Germany's ruling coalition has agreed to ban the nationalization of private rental housing and to set up a state housing construction company, in a bid to provide legal certainty and increase the supply of affordable homes, senior representatives said on Thursday after a coalition committee meeting.
Among the decisions agreed by the coalition committee is the founding of a "housing construction company for affordable housing," known by its German abbreviation WBG.
Its aim would be to "build more housing in the affordable price segment, where the housing market does not permanently provide sufficient affordable housing," the coalition said.
The company would support social housing construction and serial building methods, and would focus particularly on regions with a proven housing shortage.
At the same time, the coalition wants to definitively block moves - championed for years mainly by The Left party - to expropriate companies with large rental housing portfolios.
"In order not to jeopardize private housing construction, a federal law will stipulate that the nationalization of private rental housing stocks through socialization laws at state level is no longer possible," the coalition committee's decisions stated.

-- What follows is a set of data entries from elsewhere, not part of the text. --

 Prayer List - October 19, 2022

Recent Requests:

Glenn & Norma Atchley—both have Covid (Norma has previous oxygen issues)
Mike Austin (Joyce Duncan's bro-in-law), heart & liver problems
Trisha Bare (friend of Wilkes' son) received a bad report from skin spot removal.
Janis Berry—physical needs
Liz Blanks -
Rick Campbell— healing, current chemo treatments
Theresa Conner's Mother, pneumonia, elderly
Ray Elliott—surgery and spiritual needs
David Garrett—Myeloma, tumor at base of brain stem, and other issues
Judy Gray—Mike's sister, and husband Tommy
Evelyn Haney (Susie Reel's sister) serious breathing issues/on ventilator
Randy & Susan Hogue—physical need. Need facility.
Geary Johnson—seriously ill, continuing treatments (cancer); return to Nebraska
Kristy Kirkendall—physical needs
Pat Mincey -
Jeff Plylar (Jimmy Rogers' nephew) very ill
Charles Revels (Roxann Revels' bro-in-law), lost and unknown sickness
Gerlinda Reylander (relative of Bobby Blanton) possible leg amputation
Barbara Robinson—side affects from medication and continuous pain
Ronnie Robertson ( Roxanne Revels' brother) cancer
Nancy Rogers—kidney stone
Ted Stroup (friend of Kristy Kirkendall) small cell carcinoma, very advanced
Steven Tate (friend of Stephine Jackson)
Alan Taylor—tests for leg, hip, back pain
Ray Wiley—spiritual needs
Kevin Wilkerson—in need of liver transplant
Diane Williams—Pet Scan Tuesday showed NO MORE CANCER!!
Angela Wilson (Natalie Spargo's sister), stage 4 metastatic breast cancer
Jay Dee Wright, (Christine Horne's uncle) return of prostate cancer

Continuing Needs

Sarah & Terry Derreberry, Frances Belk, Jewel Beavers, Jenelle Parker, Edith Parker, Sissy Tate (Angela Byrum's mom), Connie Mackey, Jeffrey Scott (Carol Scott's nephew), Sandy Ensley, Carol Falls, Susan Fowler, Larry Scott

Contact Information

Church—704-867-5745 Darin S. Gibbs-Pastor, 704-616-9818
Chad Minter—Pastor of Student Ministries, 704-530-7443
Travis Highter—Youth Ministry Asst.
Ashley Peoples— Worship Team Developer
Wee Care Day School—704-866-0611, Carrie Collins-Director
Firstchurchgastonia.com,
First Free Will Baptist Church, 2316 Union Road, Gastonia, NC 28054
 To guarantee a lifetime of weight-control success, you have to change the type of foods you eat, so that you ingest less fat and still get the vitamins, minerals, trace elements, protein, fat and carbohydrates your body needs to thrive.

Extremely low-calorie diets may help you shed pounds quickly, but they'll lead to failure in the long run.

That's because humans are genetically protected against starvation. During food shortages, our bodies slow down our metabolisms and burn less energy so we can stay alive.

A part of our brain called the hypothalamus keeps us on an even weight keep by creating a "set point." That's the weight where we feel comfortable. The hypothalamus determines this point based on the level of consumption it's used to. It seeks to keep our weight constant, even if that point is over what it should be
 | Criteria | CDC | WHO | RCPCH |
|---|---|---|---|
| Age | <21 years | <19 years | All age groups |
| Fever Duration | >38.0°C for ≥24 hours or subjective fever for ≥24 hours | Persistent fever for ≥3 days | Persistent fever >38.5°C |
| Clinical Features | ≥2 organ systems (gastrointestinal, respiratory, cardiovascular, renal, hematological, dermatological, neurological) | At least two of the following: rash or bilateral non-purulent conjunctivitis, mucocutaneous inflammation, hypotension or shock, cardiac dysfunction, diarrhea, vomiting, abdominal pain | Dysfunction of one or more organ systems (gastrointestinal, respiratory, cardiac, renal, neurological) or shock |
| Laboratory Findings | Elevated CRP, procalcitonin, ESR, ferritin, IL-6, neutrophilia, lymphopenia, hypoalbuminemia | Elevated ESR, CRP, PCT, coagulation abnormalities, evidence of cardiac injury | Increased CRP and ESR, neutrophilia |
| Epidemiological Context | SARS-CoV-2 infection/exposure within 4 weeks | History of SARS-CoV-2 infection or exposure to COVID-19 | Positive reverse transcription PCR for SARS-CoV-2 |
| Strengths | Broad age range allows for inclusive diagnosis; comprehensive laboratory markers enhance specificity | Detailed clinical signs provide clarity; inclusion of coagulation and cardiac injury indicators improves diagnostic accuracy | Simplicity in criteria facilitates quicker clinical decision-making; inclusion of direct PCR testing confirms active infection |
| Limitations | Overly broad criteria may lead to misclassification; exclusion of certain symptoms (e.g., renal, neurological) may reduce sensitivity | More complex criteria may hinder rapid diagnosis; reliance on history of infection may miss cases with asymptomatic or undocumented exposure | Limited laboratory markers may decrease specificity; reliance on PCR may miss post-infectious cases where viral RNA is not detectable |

Response to construction ministers
The coalition said it was responding to a request from the Conference of Construction Ministers. The state ministers had asked the federal government to take legislative measures to protect the value of investments in the housing market sustainably.
"Socialization endangers housing construction and makes housing even more expensive," said North Rhine-Westphalia's Construction Minister Ina Scharrenbach. Such debates also endangered confidence in the stability of Germany as a business location, she said.
Alongside North Rhine-Westphalia, Bavaria in particular had strongly opposed any such moves and had announced it would seek a judicial review should anything similar be implemented in Berlin.
Merz: Abroad, people are asking what is going on
Chancellor Friedrich Merz said corresponding efforts at state level had led to questions being asked "around the world about what is happening in Germany."
"Do we have to expect expropriations in Germany?" Merz said one of the questions was.
Each state could do as it wished, Merz said. But if decisions at state level led to problems across Germany as a whole, it was right to respond at the federal level. "And in this very specific case, we are responding with a law that bans the expropriation of housing companies - and we can regulate that under federal law," the chancellor added.
Primarily a Berlin issue
Berlin's population voted by a majority in 2021 in favour of expropriating large housing companies. This called on the then Berlin administration to "initiate all measures" needed to transfer property into public ownership and to draft a law to that effect. However, the vote was not legally binding on politicians.
Last September, the Berlin initiative presented a draft law on the socialization of large housing companies. Representatives of the initiative announced the law was to be passed via a referendum within the next two years.
Berlin's state parliament is due to be re-elected on September 20.